▶ Required actions:
1/ In the Social Security essay, at what age would the writer be counting the days to claim benefits if the writer hated their work?
2/ In the Social Security essay, what things does the writer say creating content brings?

▶ Selection:
○ ○ ○

In theory, claiming early, late, or right at your FRA shouldn’t impact the cumulative Social Security benefits you receive over your lifetime. Claiming early gives you a longer stream of lower payments, and claiming late gives you a shorter stream of higher payments. Both streams should come to the same total lifetime benefit.

If lifetime benefits were really important, you could argue that it’s best to claim as early as possible. You ultimately end up with the same amount, but you can enjoy the income sooner.

My lifetime benefit doesn’t matter to me

The thing is, my lifetime benefit is irrelevant to me. Here’s why: I won’t know my lifetime Social Security benefit until I’m on my deathbed. And at that point, who cares? It might be fun to know how much more or less I could have received by timing my claim differently, but I’m not diving into spreadsheets when I should be saying my final goodbyes. Even asking a future Siri or Alexa to run those scenarios seems like a waste of my last breath.

What does matter is my quality of life in those final years. And in my view, quality of life is affected more by my monthly Social Security benefit than my lifetime benefit.

Quality of life

For me, quality of life hinges on financial freedom. I don’t require a big house or lots of fancy stuff. But I do like to eat out, share adventures with family, and generally try new things. I’m not interested in being stuck at home making sandwiches and watching Hulu. I’d rather move into a small place where living costs are low, in exchange for a higher entertainment budget (which I’ll probably spend on road trips).

Realistically, Social Security benefits alone won’t fund that freewheeling lifestyle, no matter how tiny my house is or how long I wait to collect. My budget in those later years will include other sources of income, and Social Security will be more of a bonus than a primary income stream. Fortunately, my husband and I have 401(k)s, IRAs, and other investments to lean on. And as a writer, I have a lower risk of aging out of my job.

My relationship with work

If I hated my work, I’d surely be counting the days until I can claim my Social Security benefits at age 62. But I love creating content. It brings me mental stimulation, fulfillment, and flexibility — three things I should still value in 20 years.

○ ○ ○

▶ Records shown:
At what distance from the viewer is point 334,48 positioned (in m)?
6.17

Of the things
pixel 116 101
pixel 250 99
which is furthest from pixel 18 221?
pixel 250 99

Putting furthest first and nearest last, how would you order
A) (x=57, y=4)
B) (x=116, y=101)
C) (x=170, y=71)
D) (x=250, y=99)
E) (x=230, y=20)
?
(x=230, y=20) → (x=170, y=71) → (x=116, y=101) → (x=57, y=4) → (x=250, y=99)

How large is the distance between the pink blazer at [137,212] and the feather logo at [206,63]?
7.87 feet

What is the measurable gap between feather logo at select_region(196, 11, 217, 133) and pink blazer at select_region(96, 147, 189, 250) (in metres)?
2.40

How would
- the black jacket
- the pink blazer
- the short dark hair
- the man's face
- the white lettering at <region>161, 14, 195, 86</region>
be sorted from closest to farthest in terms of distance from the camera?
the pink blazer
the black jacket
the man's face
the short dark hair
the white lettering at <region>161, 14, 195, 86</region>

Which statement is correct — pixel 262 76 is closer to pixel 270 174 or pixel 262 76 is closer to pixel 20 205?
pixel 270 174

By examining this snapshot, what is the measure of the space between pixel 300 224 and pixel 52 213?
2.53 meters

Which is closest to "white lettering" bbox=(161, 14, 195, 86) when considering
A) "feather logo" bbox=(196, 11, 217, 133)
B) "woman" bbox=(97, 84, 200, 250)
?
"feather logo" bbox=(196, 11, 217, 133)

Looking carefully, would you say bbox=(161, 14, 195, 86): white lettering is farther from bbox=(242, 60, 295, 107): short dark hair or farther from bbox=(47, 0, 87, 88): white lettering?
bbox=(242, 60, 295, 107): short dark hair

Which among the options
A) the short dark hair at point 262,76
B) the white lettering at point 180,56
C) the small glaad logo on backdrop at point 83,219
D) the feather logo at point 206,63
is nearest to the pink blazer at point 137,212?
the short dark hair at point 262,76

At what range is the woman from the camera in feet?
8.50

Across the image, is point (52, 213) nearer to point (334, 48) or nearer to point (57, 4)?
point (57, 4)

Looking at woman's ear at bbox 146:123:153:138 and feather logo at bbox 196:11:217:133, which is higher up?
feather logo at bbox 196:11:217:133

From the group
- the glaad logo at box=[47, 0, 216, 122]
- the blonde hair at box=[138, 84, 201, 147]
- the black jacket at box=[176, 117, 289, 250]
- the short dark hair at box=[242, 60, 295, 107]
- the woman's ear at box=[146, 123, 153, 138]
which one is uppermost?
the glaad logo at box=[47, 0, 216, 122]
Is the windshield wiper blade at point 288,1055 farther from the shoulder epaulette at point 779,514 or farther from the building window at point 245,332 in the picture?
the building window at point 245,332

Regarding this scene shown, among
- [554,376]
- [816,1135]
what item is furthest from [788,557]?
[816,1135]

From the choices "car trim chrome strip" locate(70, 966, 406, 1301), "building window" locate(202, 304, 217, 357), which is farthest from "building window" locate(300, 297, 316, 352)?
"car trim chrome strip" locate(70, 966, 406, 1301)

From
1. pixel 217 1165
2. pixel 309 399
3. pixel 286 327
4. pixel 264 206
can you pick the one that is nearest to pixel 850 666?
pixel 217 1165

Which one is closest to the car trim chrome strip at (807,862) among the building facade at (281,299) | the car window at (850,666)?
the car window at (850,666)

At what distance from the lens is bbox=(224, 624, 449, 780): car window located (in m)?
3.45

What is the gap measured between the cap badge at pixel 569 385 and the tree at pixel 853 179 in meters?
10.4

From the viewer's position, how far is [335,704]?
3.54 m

○ ○ ○

▶ Answer list:
1/ Age 62

2/
- Mental stimulation
- Fulfillment
- Flexibility